You can decide. You can use the standard library and deal with exceptions, or you can not use the standard library and deal with malloc failure yourself. The Rust standard library is opinionated in this regard, because it's rarely ever a good idea to try to recover from malloc failure for userland processes.

That said, with recover, which will probably be stabilized, you can recover from malloc problems, which are turned into panics. But I'm sure you know that this can be unreliable on Linux with the default overcommit turned on, and so forth. https://doc.rust-lang.org/std/panic/fn.recover.html

Note all of the debate on the linked issue as to whether recover is a good idea. Most of the Rust community is very hesitant to even allow catching panics at all; they certainly don't find the current situation "unusable".

> It's depressing that Java, of all things, does a better job in this respect than Rust.

I think that Java shouldn't throw exceptions on OOM. It should just abort the process.




I profoundly disagree with your assertions about the correct way to handle malloc failure. While abort may be acceptable for some specific applications, general-purpose systems don't get to impose that opinion on programmers. Memory is a just another resource, and programs need to deal with resource exhaustion generally. Do you think programs should abort when the disk fills up?


Most programs do not need to deal with memory exhaustion. There's often little that can be done other than terminating anyway, many OS configurations remove your ability to effectively recover from it (overcommit and swapping making your app unusably slow so you would better off terminating), and adding rarely tested code paths is a good way to introduce bugs and vulnerabilities.

####################

## Exercise prompt
According to the final comment in the discussion about handling malloc failure in Rust above, why do most programs not need to deal with memory exhaustion? Answer in one to three sentences.

####################

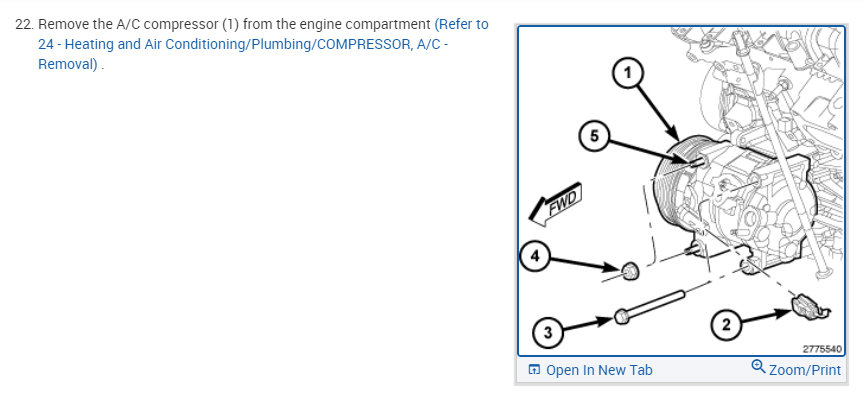 22. Remove the A/C compressor (1) from the engine compartment (Refer to 24 - Heating and Air Conditioning/Plumbing/COMPRESSOR, A/C - Removal) .

1

5

FWD

4

3

2

2775540

Open In New Tab

Zoom/Print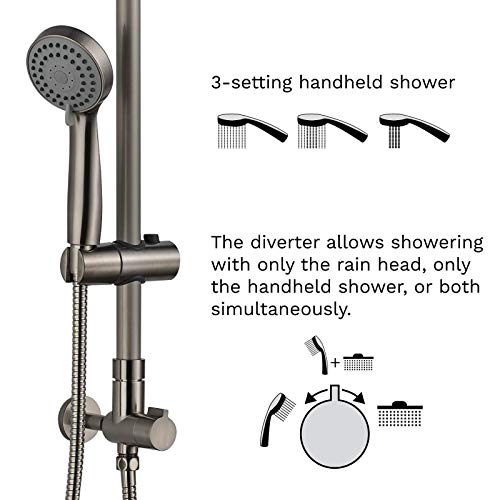 3-setting handheld shower

The diverter allows showering with only the rain head, only the handheld shower, or both simultaneously.

+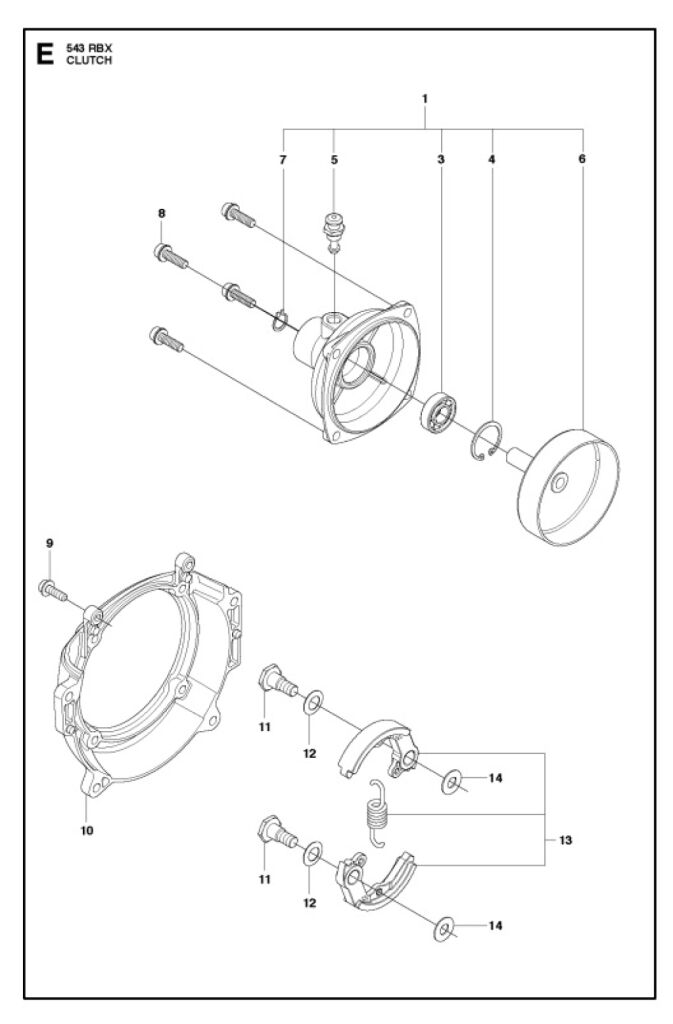 E 543 RBX
CLUTCH

1
7
5
3
4
6
8
9
10
11
12
14
13
11
12
14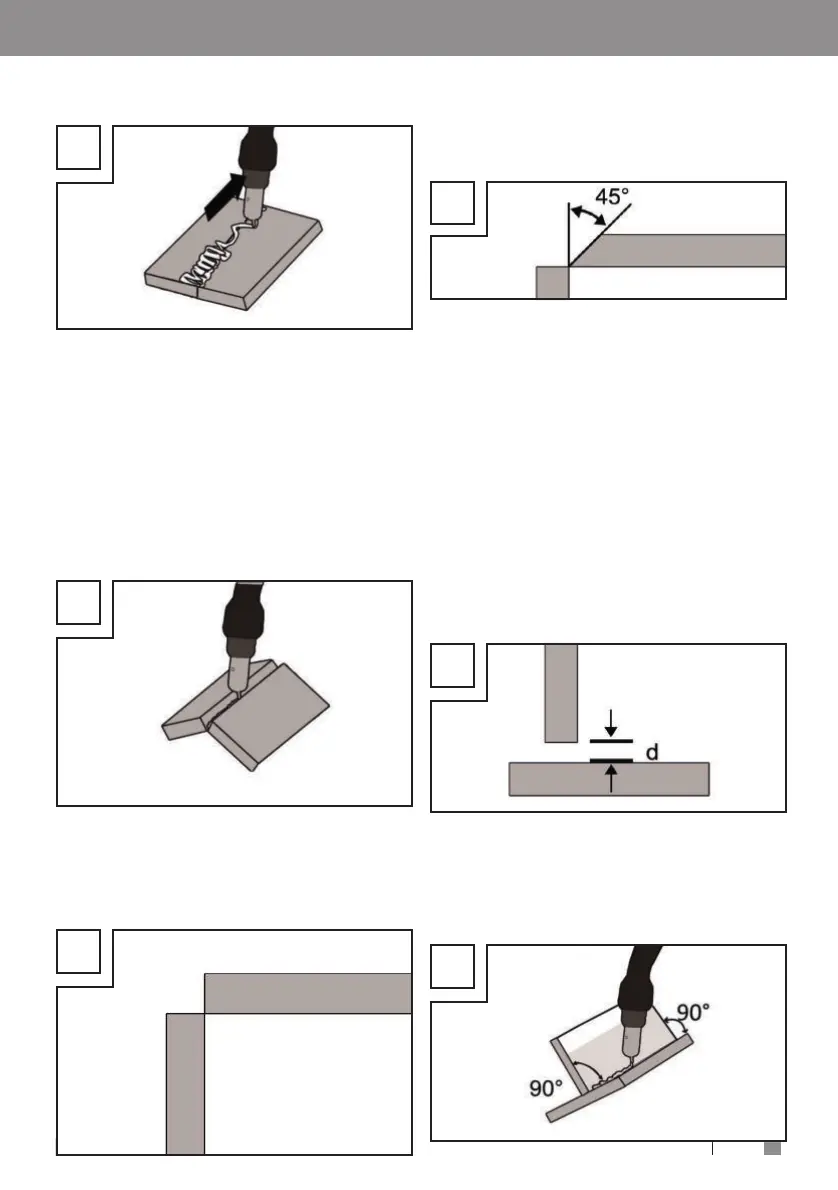 45°

d

90°

90°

####################

## Result for this exercise
There is often little to do except terminate anyway. Many OS configurations, such as overcommit and swapping, remove the ability to recover effectively, and swapping can make an app so slow that terminating is better. Adding rarely tested code paths is also a good way to introduce bugs and vulnerabilities.